Pathotype strain: NCPPB 4614; SAM119.
X. vasicola pv. arecae (Rao & Mohan) Dye 1978 comb. nov
= X. campestris pv. arecae (Rao & Mohan) Dye 1978.
Description as for the species and this pathovar is distinguished on the basis of phytopathogenic specialization. The pathovar is identified to species and distinguished from other pathovars by its gyrB gene sequence (Parkinson et al. 2009) and by genome-wide sequence analysis. According to Bradbury (1980) the natural host range includes: Areca catechu (areca nut). Bradbury (1986) reports the artificial host range to include: Cocos nucifera (coconut). Needle prick into sugar cane produced limited streaks, but the bacteria did multiply to some extent and could be re-isolated. Disease: leaf stripe. Long, narrow water-soaked lesions, becoming dark brown or black with age. It is not known if the strains being transferred to this taxon conform to the species description for metabolic activity.

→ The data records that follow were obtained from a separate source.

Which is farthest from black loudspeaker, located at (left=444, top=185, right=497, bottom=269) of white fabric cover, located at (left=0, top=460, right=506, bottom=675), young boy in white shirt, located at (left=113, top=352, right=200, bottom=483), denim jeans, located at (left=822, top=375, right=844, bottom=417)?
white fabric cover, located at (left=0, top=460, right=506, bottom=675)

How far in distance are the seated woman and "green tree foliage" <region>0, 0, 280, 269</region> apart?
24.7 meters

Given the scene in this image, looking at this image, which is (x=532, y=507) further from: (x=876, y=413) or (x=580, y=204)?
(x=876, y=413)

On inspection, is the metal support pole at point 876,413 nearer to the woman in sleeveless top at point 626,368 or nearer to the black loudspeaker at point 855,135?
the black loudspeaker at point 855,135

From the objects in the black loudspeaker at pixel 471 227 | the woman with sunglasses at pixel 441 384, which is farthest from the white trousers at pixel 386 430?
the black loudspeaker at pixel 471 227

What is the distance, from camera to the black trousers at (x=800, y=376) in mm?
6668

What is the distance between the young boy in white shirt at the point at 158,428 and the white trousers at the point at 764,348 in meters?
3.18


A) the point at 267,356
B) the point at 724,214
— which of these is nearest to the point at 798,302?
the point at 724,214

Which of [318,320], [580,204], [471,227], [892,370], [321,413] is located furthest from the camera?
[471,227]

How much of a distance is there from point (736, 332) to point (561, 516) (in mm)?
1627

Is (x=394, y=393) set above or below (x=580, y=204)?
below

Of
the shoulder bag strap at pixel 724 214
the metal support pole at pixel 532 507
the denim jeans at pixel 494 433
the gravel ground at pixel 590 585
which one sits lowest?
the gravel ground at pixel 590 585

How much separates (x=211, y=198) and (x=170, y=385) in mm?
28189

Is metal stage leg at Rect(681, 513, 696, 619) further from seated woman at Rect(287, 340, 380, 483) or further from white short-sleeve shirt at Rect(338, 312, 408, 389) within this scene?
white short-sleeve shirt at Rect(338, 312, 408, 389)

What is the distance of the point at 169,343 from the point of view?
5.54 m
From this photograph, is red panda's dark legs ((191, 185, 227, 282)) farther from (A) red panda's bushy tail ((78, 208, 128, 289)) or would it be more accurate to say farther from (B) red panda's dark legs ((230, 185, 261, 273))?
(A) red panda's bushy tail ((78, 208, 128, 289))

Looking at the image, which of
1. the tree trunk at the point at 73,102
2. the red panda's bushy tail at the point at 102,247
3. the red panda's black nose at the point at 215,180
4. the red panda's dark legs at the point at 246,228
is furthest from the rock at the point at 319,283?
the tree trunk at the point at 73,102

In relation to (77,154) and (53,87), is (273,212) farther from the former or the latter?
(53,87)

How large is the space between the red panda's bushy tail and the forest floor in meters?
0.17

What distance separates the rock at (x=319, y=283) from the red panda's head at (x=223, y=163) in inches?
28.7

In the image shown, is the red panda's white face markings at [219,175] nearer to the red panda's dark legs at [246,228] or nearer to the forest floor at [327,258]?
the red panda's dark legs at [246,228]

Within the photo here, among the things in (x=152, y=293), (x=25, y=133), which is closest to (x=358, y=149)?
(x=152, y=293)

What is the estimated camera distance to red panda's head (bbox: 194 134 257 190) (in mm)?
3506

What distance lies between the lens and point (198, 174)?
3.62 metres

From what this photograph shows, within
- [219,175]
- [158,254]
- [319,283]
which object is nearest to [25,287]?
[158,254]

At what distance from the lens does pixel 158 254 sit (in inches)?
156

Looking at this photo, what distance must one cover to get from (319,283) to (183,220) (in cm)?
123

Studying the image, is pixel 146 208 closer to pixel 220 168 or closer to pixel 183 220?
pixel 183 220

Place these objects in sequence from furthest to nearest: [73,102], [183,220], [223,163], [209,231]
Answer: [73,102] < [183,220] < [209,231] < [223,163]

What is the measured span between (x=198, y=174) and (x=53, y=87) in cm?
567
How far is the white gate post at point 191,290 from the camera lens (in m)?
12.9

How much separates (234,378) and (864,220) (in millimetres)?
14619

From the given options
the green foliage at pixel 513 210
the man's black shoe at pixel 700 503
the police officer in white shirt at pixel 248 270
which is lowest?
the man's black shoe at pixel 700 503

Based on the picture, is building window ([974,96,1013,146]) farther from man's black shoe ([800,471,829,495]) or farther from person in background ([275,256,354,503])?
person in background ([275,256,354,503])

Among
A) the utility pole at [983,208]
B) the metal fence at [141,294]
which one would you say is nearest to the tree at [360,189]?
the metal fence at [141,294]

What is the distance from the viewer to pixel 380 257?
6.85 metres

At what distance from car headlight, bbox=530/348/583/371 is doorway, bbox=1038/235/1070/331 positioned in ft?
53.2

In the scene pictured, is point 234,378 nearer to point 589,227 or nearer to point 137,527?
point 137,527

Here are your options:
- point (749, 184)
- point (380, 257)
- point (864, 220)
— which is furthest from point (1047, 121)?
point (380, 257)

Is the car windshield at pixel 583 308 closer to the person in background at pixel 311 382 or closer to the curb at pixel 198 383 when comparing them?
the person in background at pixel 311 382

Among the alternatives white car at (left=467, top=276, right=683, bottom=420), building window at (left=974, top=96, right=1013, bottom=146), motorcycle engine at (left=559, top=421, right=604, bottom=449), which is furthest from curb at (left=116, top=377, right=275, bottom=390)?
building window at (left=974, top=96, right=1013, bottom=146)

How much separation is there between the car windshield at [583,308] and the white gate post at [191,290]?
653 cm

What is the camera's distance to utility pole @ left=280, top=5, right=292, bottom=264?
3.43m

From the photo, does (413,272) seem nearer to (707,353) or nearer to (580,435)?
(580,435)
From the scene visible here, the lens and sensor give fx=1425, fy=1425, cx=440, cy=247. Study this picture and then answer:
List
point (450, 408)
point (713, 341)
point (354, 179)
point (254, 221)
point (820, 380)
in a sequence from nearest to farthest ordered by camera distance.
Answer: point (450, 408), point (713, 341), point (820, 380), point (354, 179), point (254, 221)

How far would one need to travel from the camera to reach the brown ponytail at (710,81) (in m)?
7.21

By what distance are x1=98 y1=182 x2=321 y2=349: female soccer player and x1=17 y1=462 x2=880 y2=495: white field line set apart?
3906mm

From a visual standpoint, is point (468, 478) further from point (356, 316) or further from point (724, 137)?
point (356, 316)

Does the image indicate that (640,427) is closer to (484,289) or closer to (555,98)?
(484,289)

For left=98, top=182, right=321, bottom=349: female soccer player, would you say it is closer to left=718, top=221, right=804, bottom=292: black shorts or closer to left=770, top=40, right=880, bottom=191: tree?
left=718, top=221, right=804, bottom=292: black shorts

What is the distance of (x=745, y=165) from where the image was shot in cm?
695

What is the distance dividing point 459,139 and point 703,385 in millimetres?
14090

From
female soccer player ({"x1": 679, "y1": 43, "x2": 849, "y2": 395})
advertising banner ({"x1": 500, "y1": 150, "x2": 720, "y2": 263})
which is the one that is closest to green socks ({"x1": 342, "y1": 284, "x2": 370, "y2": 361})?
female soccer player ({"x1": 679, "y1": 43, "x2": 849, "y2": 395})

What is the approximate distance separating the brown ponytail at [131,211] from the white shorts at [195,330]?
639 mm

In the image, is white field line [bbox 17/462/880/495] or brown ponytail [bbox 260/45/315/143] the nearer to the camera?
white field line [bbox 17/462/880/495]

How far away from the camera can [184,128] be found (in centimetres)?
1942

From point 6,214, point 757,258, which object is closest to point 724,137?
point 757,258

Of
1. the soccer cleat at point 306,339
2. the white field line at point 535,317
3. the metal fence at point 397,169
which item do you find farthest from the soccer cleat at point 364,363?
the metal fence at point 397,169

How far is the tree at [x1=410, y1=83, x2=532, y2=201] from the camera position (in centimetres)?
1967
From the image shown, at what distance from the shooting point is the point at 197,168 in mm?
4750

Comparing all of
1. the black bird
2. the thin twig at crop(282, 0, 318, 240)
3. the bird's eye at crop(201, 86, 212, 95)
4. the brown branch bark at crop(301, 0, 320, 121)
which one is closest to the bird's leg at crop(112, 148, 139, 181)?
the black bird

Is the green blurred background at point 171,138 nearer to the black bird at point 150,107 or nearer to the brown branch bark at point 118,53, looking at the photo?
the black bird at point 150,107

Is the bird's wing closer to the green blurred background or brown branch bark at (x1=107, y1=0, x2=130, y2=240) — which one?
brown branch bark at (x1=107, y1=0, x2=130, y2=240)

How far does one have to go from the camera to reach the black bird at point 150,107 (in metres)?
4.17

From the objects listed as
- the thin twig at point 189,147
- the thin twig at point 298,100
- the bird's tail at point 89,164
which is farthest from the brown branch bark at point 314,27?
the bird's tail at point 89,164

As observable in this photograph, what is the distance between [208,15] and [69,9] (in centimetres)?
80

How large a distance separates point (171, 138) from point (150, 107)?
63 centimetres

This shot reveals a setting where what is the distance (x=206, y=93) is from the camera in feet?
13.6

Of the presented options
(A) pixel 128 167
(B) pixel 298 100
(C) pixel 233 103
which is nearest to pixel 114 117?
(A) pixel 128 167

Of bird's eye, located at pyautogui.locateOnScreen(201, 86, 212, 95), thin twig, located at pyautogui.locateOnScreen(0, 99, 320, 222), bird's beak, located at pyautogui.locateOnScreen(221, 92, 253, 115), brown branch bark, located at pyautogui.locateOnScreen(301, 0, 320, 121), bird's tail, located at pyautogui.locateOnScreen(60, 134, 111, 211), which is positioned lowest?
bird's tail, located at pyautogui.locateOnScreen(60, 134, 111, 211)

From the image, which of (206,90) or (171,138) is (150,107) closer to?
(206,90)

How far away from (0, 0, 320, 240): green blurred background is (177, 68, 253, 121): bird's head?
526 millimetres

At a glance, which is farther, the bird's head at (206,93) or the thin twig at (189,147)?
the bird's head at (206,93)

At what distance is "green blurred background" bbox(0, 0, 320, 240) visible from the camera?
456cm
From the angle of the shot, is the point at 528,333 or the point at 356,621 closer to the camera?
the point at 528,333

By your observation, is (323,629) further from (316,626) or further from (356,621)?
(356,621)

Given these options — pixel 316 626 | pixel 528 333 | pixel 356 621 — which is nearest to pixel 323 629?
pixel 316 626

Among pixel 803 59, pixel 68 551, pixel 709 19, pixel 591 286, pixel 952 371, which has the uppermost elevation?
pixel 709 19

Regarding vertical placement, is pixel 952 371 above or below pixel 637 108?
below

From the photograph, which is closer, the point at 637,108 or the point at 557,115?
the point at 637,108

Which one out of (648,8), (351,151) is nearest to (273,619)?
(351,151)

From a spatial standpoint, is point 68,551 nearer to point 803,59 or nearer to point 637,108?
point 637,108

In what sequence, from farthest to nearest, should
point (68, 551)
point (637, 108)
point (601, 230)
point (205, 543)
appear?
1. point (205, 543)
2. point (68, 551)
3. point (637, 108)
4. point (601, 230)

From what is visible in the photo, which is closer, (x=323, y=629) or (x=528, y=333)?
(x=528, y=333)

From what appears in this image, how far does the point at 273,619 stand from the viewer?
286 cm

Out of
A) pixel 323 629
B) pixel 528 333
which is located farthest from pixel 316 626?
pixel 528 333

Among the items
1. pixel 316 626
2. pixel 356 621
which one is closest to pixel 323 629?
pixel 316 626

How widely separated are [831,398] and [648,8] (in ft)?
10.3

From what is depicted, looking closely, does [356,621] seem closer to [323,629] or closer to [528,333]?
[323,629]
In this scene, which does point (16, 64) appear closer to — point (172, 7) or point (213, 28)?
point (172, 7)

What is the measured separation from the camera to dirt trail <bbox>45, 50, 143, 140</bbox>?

Pathotype strain: NCPPB 2649; PDDCC 5791.
X. vasicola pv. musacearum (Yirgou & Bradbury) Dye 1978 comb. nov
= X. campestris pv. musacearum (Yirgou & Bradbury) Dye 1978.
Description as for the species and this pathovar is identified to species and distinguished on the basis of phytopathogenic specialization and is distinct from other pathovars by its gyrB gene sequence (Parkinson et al. 2009) and genome-wide sequence analysis. Gelatin slowly liquefied, starch not hydrolysed. Growth quite rapid and very mucoid when cultured on Yeast-Peptone-Sucrose-agar based media for 48h at 28°C. According to Bradbury (1986), the natural hosts include: Ensete ventricosum (enset), Musa spp. (banana). Additional hosts by inoculation: Saccharum sp. (sugarcane), Zea mays (maize) and disease is exhibited as a bacterial wilt where leaves wilt and wither; yellowish bacterial masses are found in vascular tissue and parenchyma. It is not known if the strains being transferred to this taxon conform to the species description for metabolic activity.
Pathotype strain: NCPPB 2005; PDDCC 2870.